After the flour, salt and baking powder have been mixed together, and you’ve mixed in the manteca, and you’ve added in the water, and the dough has come together as you knead it with your hands, there’s a slight but unmistakable scent. La masa.
It was the smell of wet dough that caught my attention. I swear I could smell its stickiness.
I was sitting in my living room when the smell of slightly damp tortilla dough hit me. It was so real, so present. I turned around, half-expecting to see someone making flour tortillas in my kitchen. My heart was hoping to see my mom.
It wasn’t the smell of flour tortillas on the comal (griddle). It was la masa, the dough. And it reminded me of my mom and grandmother, Nana Carmen.
Suddenly, I was five years old again, standing on a kitchen chair, making tortillas in my Nana’s tiny house on Taylor Street in Tolleson, Arizona. In fact, I can still smell it. As I sit here, typing these words, the aroma is so real that I keep looking back into my kitchen.
I’d give anything to look back and see my mom.
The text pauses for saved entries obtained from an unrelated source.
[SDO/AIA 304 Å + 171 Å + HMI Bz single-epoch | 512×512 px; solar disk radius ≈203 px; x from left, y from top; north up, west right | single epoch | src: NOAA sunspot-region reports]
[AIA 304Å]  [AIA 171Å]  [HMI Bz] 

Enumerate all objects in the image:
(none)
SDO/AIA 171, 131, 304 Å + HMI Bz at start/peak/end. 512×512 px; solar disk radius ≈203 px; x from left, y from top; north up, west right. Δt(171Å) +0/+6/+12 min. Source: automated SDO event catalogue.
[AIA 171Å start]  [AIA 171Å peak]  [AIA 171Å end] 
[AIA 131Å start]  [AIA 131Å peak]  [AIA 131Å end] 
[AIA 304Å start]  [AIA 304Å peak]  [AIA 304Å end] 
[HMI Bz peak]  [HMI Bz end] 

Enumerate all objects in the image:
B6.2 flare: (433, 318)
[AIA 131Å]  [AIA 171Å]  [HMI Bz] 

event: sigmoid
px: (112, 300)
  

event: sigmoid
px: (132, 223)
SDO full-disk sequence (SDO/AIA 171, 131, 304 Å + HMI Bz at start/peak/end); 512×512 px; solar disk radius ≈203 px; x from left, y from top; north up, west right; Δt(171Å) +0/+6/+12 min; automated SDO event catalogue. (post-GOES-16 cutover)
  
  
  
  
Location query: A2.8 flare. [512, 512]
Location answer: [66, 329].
Anything in the world.
These phantom smells trigger real memories, and they play tricks on me… on my heart.
For a moment, you think it’s real. For a moment, you forget your mom is gone. For a moment, you turn around, expecting to see her in your kitchen, but she’s not there, and she never will be, ever again.
Maybe someday, these phantom smells, these memories will be received with open arms, even a smile. For now, it just feels like a cruel, cruel joke.
Soy hija de Gloria. Hija de guerrera. Esta es la historia de mi mamá. Y también mi terapia.
I’m Gloria’s daughter. Daughter of a warrior. This is my mom’s story. And my therapy.